Quantitative reverse transcription PCR (qRT-PCR)
The normal human 293 T cells used in this study were purchased from Shenzhen Aowei Biotechnology, human Ewing's sarcoma cells A673 were purchased from SHANGHAI WHELAB BIOSCIENCE LIMITED and human Ewing's sarcoma cells RD-ES were purchased from Zhejiang Meisen Cell Technology Ltd., Co. 293 T cells and A673 cells were cultured in Dulbecco’s modified Eagle’s medium (DMEM) containing 10% FBS, 100 U/mL penicillin, and 100 mg streptomycin at 37 °C and 5% CO2 atmosphere. A673 cells were cultured in RPMI medium 1640 containing 10% FBS, 100 U/mL penicillin, and 100 mg streptomycin at 37 °C and 5% CO2 atmosphere. RNA extraction using Hipure Total RNA Mini kit (Magen, China) followed by quantitative real-time PCR (qRT-PCR) was used to purify the total intracellular RNA from the induced samples. Subsequently, 1000 ng of the extracted RNA was reverse transcribed into cDNA using a cDNA synthesis kit (Takara, China). qRT-PCR was used to detect the gene expression using the LightCycler 480 Sequence Detention System (Roche, Germany) and PCR Green Master Mix (Roche, Germany). The activation cycle of the polymerase included 10 min at 95 °C and15 s at 95 °C, and 45 cycles such cycles were performed. Glyceraldehyde 3-phosphate dehydrogenase (GADPH, Abcam, USA) was used as the internal control, and the data analysis was performed using the 2-ΔΔCT method. The analysis for each gene was performed in triplicate. The primer sequences of the target genes are presented in Table 2.
Financial and competing interests disclosure
There were no conflicts of interest between all co-authors of this study. The authors have no relevant affiliations or financial involvement with any organization or entity with a financial interest in or financial conflict with the subject matter or materials discussed in the manuscript. This includes employment, consultancies, honoraria, stock ownership or options, expert testimony, grants or patents received or pending, or royalties. No writing assistance was utilized in the production of this manuscript.
Ethical disclosure
This study was approved by the Ethics Review Committee of the First Clinical Affiliated Hospital of Guangxi Medical University and was in accordance with the Declaration of Helsinki of the World Medical Associatio.
Data sharing statement
The datasets supporting the conclusions of this article are available in the GEO database (GSE21257:https://www.ncbi.nlm.nih.gov/geo/query/acc.cgi?acc=GSE21257, and GSE63157: https://www.ncbi.nlm.nih.gov/geo/query/acc.cgi?acc=GSE63157).
Results
Data download and preliminary processing
We downloaded two datasets from the GEO database, GSE17674 as the experimental set for constructing the prognostic model for ES and GSE63157 as the validation set for the prognostic model. Among them, GSE17674 comprised 44 ES and 18 normal samples. A total of 85 ES samples were included in GSE63157 as the validation set. We analyzed a total of 147 samples from 129 ES and 18 normal control samples. All gene expression data were normalized using R to remove inter-batch differential processing. The flow chart is illustrated in Fig. 2.
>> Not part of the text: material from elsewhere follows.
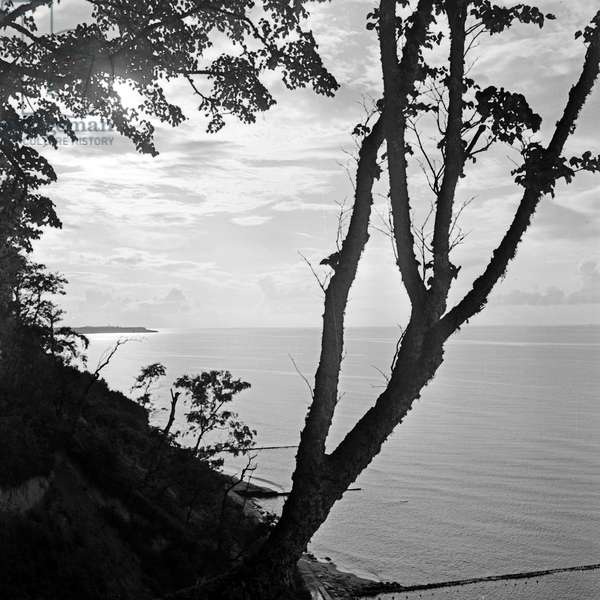 The coast of the Baltic Sea at Sambia, a landscape in East Prussia, Germany 1930s (b/w photo)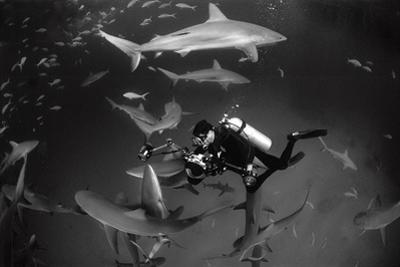 Caribbean Reef Sharks Swimming in a Frenzy around an Underwater Photographer by Jennifer Hayes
Heat map and volcano plots of differentially expressed genes. (A) shows a heat map of the differentially expressed genes. (B) shows the volcano map of differentially expressed genes.
Differential expression analysis, extraction of m6A-related genes, and correlation analysis
We first performed differential expression analysis on all genes and obtained a total of 3947 differentially expressed genes according to the set cut-off values. Heat map and volcano plots are shown in Fig. 3A, B. Subsequently, we extracted these genes from all gene expression matrices for subsequent analysis to analyze the role of m6A genes in ES. We performed differential expression analysis of these m6A-related genes (Fig. 4A) and observed that the differences in 12 of these 13 genes were statistically significant (P < 0.05). We analyzed the expression of m6A-related memory in tumor and normal samples and found that the expression of all 12 genes was higher in tumor samples than in normal samples except for ALKBH5 (Fig. 4B). We found that there was a correlation between both these m6A-related genes, with some showing synergistic high expression (Fig. 4C) and some showing low synergistic expression. We have placed details of the m6A-related differentially expressed genes in Table 1.
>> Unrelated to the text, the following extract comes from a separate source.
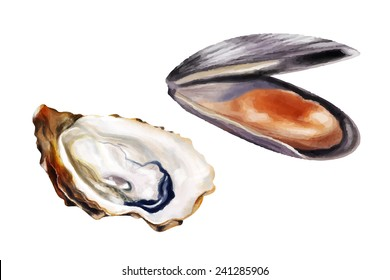 Mussel and oyster. Vector illustration.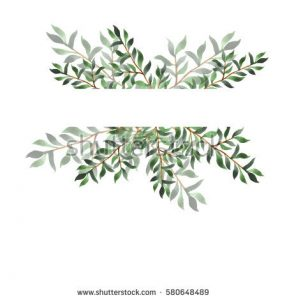 watercolor business card stock photo abstract green leaf border on white background design for wedding invitation or greeting card hand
Heat map, violin map and correlation circle map of m6A-related genes. (A) shows a heat map of differential expression of m6A-related genes, with red indicating highly expressed genes and green indicating lowly expressed genes. (B) represents the expression of m6A-related genes in paraneoplastic tissues and in Ewing's sarcoma. Figure C represents the correlation plot between m6A-related genes, with the linkage between quantitative genes in red for synergistic high expression and in green for synergistic low expression.
Survival analysis. (A–L) and (M) represent the results of survival analysis based on high and low expression of genes in Ewing's sarcoma. (N) represents the results of the constructed prognostic model. (O) represents the prognostic model validation of the validation set.
Construction of a prognostic model for Ewing’s sarcoma
We first performed LASSO regression analysis on these 13 m6A-related genes to maximize the number of genes in the prognostic model and obtain the most accurate and streamlined prognostic model. As observed from the results of the LASSO regression analysis (Fig. 5A and B), the most streamlined results can be achieved when the number of genes is four. From the multivariate COX regression analysis (Fig. 5C), we found that after analysis, only two genes, METTL14 and YTHDF2, were closely associated with the presence of survival. Details of the results of the multivariate COX regression analysis can be found in Table 3. We constructed a prognostic model for ES based on these two genes, and each case was rated for risk. The cases with risk scores greater than or equal to the mean were classified into the high-risk group and those less than the mean into the low-risk group.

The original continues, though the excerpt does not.